_GIVEN DATA_
┄┄┄┄┄┄┄┄┄┄
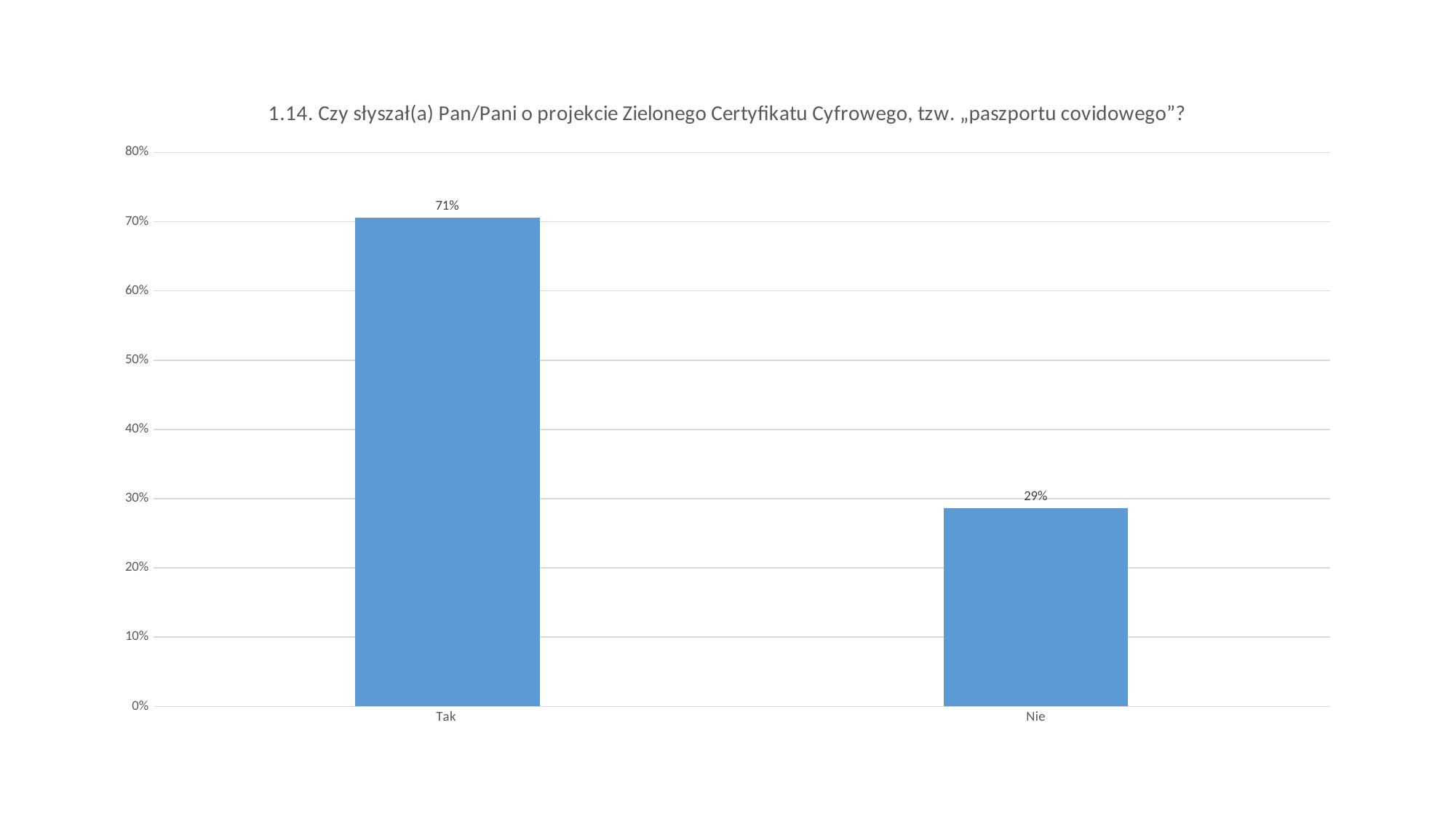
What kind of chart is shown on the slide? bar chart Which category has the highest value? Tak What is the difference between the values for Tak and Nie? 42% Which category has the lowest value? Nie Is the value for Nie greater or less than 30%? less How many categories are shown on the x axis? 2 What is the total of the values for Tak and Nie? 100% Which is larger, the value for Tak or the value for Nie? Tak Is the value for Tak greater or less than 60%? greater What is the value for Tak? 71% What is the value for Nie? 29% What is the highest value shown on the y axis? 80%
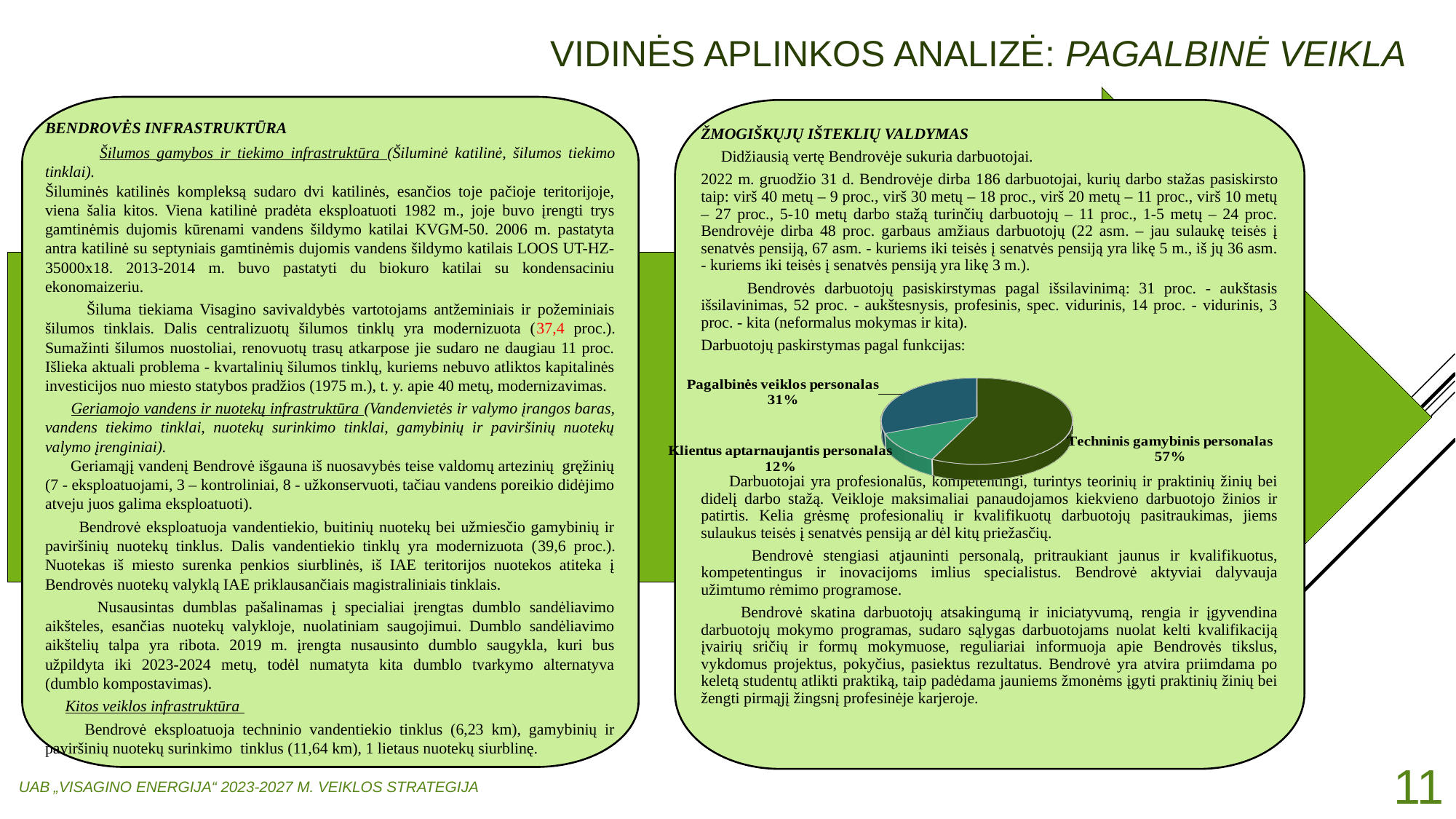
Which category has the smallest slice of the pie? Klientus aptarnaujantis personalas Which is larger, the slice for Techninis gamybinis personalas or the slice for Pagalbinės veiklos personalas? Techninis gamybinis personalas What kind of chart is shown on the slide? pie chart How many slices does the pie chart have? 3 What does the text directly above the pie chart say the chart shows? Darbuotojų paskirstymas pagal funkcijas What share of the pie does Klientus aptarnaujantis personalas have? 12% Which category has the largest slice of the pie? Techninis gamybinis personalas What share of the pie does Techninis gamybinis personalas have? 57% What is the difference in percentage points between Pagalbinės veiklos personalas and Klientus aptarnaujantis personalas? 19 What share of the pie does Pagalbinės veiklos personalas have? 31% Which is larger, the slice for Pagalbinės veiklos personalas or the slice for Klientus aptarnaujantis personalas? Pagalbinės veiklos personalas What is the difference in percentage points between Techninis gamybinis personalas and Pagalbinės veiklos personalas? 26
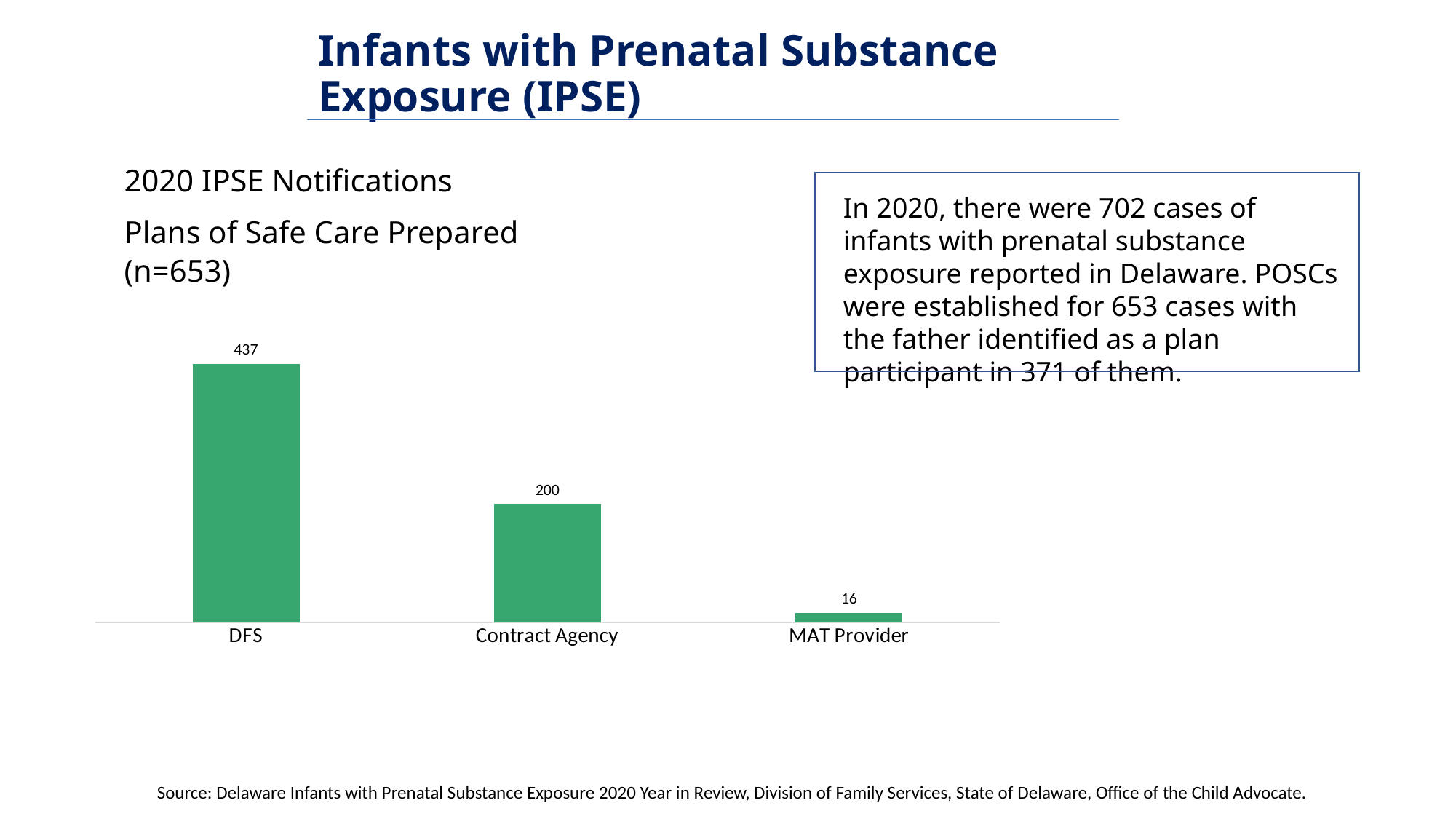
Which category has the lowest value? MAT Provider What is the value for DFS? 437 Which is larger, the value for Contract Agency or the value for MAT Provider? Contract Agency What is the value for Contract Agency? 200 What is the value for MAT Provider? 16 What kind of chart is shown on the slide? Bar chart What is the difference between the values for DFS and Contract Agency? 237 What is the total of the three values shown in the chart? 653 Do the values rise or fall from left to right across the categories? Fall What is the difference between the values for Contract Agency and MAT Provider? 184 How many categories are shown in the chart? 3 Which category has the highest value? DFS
┄┄┄┄┄┄┄┄┄┄
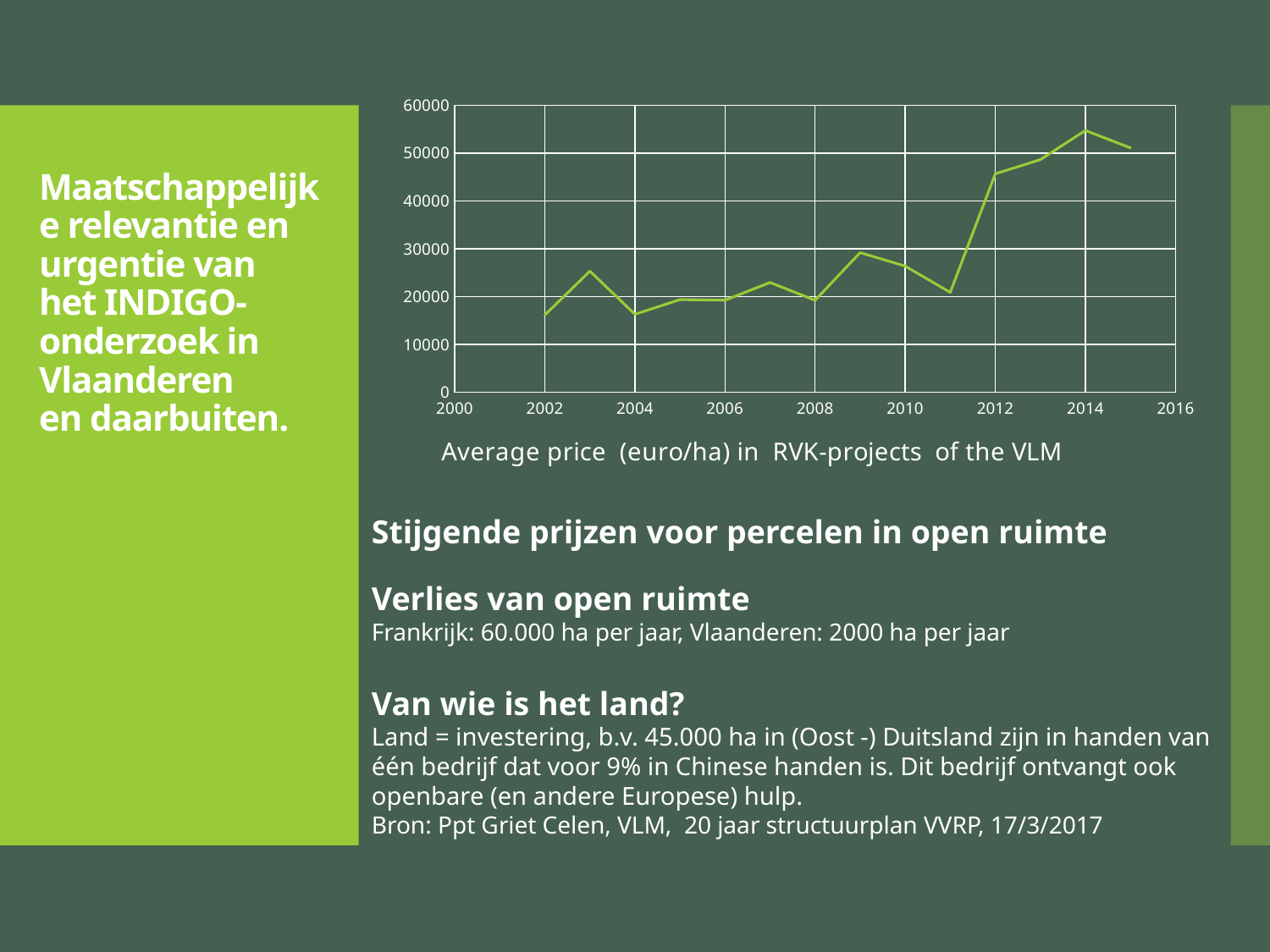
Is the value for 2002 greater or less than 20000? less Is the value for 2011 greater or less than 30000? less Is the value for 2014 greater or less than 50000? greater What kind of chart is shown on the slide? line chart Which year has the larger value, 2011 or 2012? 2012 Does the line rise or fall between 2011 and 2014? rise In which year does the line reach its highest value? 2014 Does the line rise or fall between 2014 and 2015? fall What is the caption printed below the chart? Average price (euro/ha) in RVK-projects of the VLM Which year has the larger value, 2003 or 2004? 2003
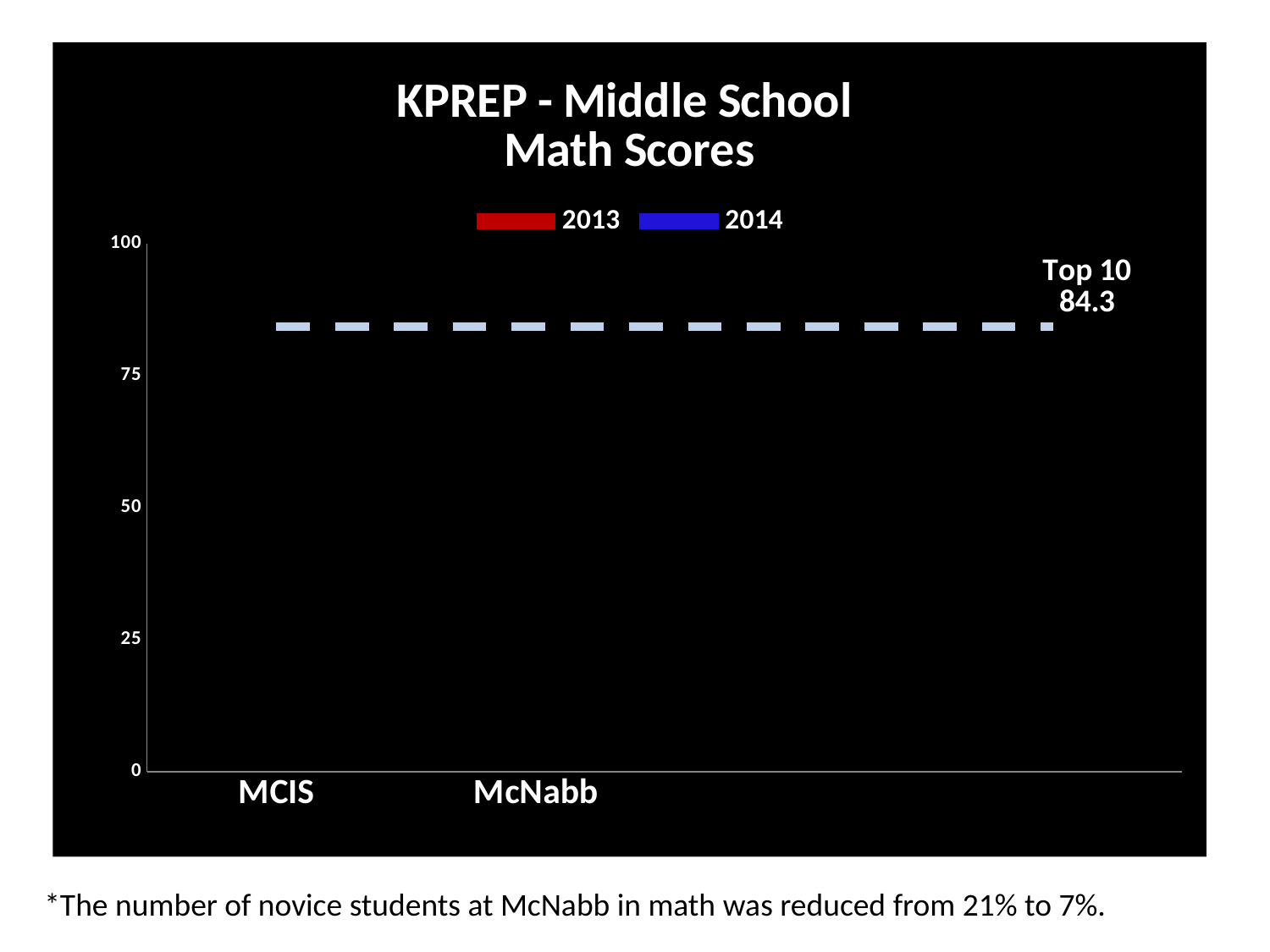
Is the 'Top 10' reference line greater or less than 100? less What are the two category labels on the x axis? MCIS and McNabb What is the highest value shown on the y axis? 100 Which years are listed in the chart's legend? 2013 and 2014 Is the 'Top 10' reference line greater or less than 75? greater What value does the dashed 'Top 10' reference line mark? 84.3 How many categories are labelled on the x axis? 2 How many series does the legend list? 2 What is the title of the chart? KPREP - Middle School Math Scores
┄┄┄┄┄┄┄┄┄┄
Can you rewrite everything in the material from the line containing "Is the value for 2002" down to the line containing "Is the 'Top 10' reference line greater or less than 100?", changing "x axis" to "horizontal axis" and keeping the rest unchanged, with the pictures left out?

Is the value for 2002 greater or less than 20000? less Is the value for 2011 greater or less than 30000? less Is the value for 2014 greater or less than 50000? greater What kind of chart is shown on the slide? line chart Which year has the larger value, 2011 or 2012? 2012 Does the line rise or fall between 2011 and 2014? rise In which year does the line reach its highest value? 2014 Does the line rise or fall between 2014 and 2015? fall What is the caption printed below the chart? Average price (euro/ha) in RVK-projects of the VLM Which year has the larger value, 2003 or 2004? 2003
Is the 'Top 10' reference line greater or less than 100? less What are the two category labels on the horizontal axis? MCIS and McNabb What is the highest value shown on the y axis? 100 Which years are listed in the chart's legend? 2013 and 2014 Is the 'Top 10' reference line greater or less than 75? greater What value does the dashed 'Top 10' reference line mark? 84.3 How many categories are labelled on the horizontal axis? 2 How many series does the legend list? 2 What is the title of the chart? KPREP - Middle School Math Scores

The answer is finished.